-- START OF Data for this task --

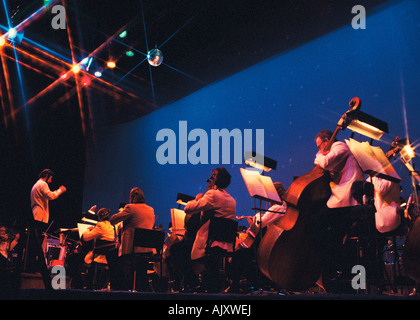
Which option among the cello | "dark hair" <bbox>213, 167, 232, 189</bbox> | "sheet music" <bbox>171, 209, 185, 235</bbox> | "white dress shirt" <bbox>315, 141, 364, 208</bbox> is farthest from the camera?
"sheet music" <bbox>171, 209, 185, 235</bbox>

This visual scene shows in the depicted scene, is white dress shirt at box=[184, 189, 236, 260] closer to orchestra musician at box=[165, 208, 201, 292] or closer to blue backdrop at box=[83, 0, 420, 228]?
orchestra musician at box=[165, 208, 201, 292]

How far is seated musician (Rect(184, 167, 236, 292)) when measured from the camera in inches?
143

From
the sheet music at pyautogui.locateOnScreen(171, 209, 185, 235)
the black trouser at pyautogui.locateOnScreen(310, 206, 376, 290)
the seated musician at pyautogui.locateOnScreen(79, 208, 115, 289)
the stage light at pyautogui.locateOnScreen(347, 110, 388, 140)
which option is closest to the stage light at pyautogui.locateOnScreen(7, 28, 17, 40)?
the seated musician at pyautogui.locateOnScreen(79, 208, 115, 289)

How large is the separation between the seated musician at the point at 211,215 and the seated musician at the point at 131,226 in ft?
2.97

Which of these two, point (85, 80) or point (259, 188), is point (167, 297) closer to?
point (259, 188)

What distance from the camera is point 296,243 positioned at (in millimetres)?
2988

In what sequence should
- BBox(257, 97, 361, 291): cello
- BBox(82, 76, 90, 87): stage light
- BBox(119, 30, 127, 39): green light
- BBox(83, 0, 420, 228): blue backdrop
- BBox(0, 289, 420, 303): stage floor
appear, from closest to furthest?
1. BBox(0, 289, 420, 303): stage floor
2. BBox(257, 97, 361, 291): cello
3. BBox(83, 0, 420, 228): blue backdrop
4. BBox(119, 30, 127, 39): green light
5. BBox(82, 76, 90, 87): stage light

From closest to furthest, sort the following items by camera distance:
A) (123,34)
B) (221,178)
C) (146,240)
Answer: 1. (221,178)
2. (146,240)
3. (123,34)

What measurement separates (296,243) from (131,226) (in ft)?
7.43

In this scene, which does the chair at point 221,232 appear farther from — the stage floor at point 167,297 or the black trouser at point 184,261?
the stage floor at point 167,297

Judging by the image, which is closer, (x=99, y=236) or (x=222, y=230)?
(x=222, y=230)


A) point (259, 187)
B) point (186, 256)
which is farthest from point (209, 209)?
point (186, 256)

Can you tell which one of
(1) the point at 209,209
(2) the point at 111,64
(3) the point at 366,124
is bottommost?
(1) the point at 209,209

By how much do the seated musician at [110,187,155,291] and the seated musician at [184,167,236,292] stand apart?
2.97ft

-- END OF Data for this task --

### Exercise aim
Arrange the stretch of the items from the line containing "Can you tell which one of" through the end of the items as a Markdown table with the columns Row and Line, leaving out blank lines.

### Result
| Row | Line |
|---|---|
| 1 | Can you tell which one of |
| 2 | (1) the point at 209,209 |
| 3 | (2) the point at 111,64 |
| 4 | (3) the point at 366,124 |
| 5 | is bottommost? |
| 6 | (1) the point at 209,209 |
| 7 | By how much do the seated musician at [110,187,155,291] and the seated musician at [184,167,236,292] stand apart? |
| 8 | 2.97ft |